NVIDIA announced a new model called Edify 3D for 3D asset generation.
(I wonder if 3D is going to be next dimension for AI models as they follow a tentative route of text → image → audio/video → 3D?)
If we think 3D, the first thing that comes to mind per our math books in school is the coordinate system with three axes : x, y and z. And this model capitalizes on that idea by working with multiple viewpoints of an object to generate the final result.
The two main components of this model are:
1. Multi-view diffusion model
2. Reconstruction model
🟢 For the multi-view diffusion model, the steps can be summarized as:
- Input : text prompt + camera poses
- A multi-view diffusion model (Edify Image) creates the RGB image for the input.

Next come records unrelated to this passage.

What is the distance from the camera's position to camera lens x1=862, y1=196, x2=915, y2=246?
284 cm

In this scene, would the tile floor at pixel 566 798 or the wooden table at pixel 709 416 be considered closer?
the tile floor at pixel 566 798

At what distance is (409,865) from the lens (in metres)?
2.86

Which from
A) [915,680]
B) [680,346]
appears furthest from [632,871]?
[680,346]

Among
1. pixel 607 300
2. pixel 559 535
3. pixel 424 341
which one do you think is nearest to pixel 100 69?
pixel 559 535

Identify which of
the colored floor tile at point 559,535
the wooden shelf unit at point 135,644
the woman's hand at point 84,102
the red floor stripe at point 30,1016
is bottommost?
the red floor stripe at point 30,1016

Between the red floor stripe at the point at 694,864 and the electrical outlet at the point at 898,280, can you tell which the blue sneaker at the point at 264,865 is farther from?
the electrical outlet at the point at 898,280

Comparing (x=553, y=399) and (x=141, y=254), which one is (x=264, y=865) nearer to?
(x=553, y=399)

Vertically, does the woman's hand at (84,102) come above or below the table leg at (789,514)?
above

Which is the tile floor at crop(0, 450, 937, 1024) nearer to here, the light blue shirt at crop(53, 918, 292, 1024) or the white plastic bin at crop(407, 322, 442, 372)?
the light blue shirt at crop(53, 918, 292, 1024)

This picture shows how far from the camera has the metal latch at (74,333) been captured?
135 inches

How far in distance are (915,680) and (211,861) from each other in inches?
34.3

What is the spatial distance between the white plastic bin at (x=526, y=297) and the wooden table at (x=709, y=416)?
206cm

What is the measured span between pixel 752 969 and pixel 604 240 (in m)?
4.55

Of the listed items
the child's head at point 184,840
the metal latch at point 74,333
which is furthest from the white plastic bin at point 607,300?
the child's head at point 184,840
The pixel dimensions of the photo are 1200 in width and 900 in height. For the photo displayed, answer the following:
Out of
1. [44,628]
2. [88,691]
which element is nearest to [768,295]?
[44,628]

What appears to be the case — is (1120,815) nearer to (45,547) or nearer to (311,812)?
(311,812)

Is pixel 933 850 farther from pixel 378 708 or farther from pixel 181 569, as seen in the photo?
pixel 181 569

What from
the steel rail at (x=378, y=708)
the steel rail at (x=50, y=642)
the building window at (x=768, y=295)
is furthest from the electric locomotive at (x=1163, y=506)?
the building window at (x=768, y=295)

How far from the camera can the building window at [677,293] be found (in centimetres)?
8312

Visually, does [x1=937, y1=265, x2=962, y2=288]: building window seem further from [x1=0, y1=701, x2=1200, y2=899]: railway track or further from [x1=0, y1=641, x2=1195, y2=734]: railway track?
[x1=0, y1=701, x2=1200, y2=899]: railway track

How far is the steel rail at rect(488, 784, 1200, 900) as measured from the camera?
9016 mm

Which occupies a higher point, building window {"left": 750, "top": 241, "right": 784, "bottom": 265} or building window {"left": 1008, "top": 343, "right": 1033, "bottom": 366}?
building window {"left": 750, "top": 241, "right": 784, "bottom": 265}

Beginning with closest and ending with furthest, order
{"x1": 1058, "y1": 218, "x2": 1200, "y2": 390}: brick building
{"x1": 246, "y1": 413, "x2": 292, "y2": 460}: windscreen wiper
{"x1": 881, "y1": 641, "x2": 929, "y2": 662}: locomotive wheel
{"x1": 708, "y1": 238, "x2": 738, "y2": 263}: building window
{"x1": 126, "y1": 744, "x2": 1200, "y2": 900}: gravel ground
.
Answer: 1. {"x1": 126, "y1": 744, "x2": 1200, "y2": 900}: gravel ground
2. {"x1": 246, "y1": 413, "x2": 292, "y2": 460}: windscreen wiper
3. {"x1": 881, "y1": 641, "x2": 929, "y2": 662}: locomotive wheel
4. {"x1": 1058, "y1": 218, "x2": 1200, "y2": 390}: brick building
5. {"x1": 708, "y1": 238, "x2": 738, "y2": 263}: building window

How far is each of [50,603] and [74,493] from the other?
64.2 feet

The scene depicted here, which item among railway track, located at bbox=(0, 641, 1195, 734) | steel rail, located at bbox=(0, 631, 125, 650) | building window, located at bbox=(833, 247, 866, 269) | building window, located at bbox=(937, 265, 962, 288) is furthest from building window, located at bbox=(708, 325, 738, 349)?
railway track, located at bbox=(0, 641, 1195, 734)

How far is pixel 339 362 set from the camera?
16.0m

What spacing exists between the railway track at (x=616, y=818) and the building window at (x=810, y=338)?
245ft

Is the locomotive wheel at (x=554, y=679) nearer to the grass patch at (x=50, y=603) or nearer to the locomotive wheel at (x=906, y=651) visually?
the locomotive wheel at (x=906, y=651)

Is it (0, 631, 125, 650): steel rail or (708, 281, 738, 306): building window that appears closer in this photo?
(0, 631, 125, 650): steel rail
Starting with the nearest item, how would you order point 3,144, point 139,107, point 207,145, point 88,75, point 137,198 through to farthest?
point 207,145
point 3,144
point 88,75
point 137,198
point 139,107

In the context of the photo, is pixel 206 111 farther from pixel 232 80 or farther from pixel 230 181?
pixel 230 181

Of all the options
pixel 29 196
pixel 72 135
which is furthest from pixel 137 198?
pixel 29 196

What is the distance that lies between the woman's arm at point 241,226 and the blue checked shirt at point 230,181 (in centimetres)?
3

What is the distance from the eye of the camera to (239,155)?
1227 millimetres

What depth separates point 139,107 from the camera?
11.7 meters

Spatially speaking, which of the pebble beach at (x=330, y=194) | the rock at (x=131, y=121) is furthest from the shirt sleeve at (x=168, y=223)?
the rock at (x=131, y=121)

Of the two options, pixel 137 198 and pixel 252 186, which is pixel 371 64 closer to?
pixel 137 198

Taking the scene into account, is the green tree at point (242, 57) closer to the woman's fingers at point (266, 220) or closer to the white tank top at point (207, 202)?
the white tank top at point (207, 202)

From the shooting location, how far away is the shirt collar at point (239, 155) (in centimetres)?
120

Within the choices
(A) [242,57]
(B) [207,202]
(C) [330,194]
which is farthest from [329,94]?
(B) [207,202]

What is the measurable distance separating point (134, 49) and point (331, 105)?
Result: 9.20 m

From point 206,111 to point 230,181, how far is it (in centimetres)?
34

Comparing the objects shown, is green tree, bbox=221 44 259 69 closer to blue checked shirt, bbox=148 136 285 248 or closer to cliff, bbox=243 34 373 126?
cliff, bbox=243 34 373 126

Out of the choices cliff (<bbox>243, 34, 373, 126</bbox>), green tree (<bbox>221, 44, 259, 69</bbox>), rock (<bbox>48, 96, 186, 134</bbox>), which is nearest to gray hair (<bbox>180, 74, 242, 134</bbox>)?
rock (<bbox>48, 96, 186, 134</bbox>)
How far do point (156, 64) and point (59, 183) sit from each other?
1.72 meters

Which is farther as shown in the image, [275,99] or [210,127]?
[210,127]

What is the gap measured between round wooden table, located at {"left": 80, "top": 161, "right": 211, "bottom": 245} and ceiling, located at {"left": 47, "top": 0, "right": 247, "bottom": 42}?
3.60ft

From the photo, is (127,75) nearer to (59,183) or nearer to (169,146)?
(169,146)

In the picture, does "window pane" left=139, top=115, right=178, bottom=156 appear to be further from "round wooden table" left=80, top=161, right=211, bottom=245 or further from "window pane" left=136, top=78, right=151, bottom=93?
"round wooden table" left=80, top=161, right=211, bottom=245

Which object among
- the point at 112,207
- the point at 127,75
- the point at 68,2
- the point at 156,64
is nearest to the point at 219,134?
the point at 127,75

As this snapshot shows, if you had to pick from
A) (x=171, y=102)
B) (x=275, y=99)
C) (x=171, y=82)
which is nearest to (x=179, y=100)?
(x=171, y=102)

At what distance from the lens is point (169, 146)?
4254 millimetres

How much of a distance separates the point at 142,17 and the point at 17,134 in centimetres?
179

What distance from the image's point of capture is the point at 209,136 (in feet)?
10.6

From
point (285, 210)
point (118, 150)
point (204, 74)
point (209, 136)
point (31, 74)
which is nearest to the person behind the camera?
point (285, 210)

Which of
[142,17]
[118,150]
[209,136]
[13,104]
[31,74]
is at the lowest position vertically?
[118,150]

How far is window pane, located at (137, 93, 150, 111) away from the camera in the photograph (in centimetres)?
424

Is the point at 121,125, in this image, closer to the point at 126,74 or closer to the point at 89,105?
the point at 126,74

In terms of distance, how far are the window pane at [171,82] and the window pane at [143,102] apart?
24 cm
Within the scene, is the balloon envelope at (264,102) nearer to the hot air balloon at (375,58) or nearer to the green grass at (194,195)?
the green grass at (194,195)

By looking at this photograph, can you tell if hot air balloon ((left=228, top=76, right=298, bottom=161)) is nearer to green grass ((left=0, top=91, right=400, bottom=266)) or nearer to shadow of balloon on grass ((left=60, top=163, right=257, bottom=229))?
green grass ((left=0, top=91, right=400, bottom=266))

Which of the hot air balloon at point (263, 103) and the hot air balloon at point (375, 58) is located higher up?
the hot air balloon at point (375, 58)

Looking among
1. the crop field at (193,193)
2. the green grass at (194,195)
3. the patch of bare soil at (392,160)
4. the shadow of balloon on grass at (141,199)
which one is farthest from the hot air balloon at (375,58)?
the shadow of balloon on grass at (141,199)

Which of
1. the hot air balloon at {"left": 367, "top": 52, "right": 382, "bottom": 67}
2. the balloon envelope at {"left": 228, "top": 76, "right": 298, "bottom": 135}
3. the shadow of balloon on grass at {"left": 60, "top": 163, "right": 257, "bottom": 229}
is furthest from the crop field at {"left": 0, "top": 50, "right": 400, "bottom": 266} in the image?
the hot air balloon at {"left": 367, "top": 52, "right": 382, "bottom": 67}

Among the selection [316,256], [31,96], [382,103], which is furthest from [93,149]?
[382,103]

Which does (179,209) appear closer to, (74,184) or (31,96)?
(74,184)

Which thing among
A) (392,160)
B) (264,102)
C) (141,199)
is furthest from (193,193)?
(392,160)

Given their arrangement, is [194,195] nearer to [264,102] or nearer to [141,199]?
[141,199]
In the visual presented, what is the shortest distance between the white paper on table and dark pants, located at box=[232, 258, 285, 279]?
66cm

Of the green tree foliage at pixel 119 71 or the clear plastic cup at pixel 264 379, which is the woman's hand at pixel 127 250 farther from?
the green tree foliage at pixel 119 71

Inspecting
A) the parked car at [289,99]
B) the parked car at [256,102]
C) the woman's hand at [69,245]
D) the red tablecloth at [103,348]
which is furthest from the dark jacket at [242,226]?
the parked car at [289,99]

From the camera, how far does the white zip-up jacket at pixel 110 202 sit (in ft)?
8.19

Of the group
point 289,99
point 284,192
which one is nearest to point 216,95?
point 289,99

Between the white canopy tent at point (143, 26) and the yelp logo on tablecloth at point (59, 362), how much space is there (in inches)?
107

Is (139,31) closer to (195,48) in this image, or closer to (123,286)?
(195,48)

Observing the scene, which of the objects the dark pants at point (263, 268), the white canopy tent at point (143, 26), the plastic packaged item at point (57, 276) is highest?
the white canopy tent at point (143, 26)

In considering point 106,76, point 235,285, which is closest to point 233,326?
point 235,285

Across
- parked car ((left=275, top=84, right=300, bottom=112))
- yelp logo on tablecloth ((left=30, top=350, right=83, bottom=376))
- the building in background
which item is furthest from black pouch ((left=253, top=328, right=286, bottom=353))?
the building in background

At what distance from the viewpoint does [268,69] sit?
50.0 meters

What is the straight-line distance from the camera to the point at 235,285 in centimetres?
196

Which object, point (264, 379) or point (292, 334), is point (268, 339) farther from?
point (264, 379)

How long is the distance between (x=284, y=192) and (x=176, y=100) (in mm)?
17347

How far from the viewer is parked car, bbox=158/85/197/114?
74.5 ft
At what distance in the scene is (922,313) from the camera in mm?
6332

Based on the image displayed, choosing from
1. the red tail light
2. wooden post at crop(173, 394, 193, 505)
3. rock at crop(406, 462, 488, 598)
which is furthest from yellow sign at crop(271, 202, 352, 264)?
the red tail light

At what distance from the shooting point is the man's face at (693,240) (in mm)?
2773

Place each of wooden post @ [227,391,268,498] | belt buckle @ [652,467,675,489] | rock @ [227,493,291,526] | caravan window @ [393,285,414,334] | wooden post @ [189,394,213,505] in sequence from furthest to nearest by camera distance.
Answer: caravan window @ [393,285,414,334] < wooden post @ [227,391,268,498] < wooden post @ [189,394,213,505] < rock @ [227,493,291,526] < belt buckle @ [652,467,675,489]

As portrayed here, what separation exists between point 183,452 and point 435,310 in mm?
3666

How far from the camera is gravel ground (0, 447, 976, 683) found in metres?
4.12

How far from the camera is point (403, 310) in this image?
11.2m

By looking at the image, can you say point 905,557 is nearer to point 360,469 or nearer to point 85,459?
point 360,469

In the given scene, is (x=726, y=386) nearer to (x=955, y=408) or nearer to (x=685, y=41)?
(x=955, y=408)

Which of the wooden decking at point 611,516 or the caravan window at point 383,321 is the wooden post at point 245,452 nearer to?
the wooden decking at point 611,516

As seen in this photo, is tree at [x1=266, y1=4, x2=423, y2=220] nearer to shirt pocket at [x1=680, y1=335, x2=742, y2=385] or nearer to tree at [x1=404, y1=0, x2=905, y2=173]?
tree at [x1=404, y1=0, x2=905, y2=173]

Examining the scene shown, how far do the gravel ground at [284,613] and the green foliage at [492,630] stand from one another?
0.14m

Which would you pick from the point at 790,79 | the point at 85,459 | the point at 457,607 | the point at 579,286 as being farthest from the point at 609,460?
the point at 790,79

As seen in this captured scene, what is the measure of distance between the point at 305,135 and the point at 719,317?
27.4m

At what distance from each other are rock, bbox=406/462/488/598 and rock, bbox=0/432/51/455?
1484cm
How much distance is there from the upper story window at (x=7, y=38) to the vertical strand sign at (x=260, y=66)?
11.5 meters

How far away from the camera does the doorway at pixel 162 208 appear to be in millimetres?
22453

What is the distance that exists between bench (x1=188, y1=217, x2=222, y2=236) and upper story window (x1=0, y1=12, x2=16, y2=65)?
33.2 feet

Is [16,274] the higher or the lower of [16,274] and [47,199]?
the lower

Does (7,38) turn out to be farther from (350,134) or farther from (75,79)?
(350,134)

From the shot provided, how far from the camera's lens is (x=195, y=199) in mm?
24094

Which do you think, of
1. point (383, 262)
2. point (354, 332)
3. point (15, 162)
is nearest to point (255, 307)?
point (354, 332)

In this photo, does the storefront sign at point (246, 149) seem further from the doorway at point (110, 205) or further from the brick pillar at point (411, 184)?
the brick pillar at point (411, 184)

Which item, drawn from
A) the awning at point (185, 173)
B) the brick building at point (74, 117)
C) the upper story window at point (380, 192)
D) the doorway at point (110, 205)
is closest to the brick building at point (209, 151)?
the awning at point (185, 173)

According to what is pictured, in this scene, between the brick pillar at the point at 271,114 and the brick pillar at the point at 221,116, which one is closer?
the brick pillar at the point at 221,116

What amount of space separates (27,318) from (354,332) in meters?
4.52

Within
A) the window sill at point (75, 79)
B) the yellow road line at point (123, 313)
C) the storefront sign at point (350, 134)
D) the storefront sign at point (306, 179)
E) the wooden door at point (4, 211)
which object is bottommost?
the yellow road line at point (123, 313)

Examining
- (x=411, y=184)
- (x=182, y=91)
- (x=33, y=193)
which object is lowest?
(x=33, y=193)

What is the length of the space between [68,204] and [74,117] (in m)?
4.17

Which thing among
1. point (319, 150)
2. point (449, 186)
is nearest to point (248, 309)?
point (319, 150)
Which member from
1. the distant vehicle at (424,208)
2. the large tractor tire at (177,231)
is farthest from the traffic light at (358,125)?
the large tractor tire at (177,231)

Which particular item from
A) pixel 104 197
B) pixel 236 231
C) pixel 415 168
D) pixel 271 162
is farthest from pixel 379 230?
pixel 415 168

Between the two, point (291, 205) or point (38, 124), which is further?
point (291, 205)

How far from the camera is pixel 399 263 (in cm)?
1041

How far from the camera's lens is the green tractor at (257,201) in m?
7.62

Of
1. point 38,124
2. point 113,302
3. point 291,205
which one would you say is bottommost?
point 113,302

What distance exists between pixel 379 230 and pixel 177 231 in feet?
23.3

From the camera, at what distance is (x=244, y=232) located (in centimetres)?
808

It uses cross-attention to attend across different viewpoints using the same weights.
- Based on the RGB output and the text-prompt, a multi-view ControlNet adds surface normals to the image, which helps define the orientation of a surface at a specific point.
- Next, a upscaling ControlNet take in the previous output along with the low-pixel output of the reconstruction model and projects it into a high-resolution RGB image.
🟣 For the reconstruction model :
- Input : RGB and normal images from the multi-view diffusion model's output
- A transformer-based model is used to predict the geometry, texture, and materials of the 3D shape, using a set of latent tokens.
The mesh generated in this step is triangular which is processed further to obtain quadrilateral mesh with simplified geometry.